• **Problem requirements**
Repeat the stretch of entries below from the line with "Best PayPal Hotel" through the line with "Cartes De Visite". Include both ends and add nothing.

• **Data listing**
[Start of Attachment]

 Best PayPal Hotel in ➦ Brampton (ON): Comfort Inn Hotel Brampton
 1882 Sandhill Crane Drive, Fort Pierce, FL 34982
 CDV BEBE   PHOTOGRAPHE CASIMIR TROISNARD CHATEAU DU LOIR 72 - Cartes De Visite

[End of Attachment]
[Start of Attachment]

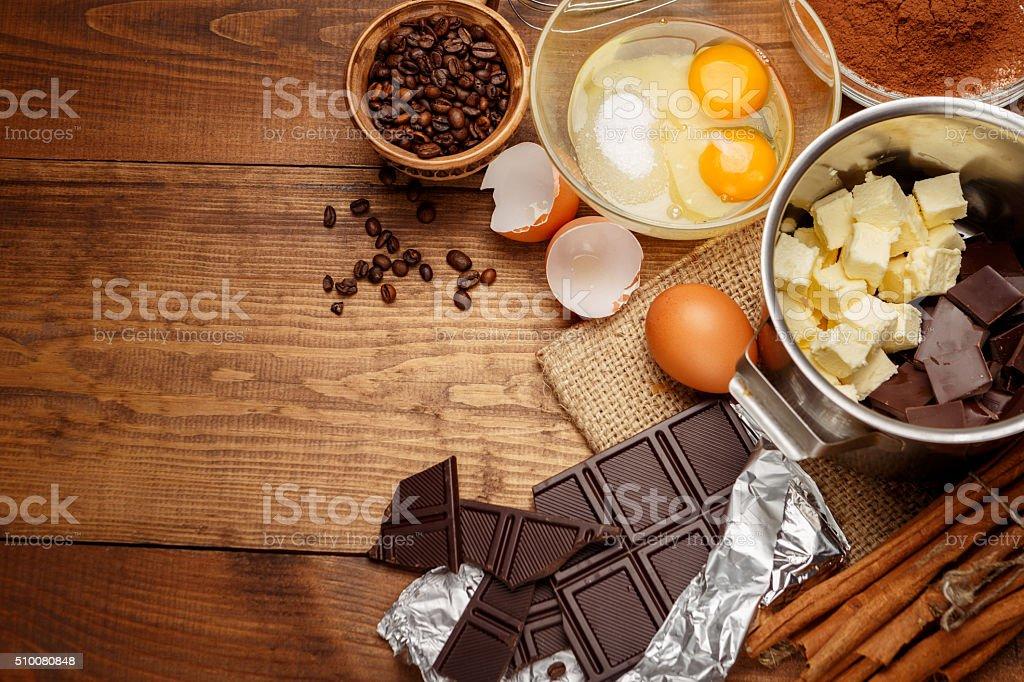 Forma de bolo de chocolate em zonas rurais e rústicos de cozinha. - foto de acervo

[End of Attachment]

• **Finished task**
 Best PayPal Hotel in ➦ Brampton (ON): Comfort Inn Hotel Brampton
 1882 Sandhill Crane Drive, Fort Pierce, FL 34982
 CDV BEBE   PHOTOGRAPHE CASIMIR TROISNARD CHATEAU DU LOIR 72 - Cartes De Visite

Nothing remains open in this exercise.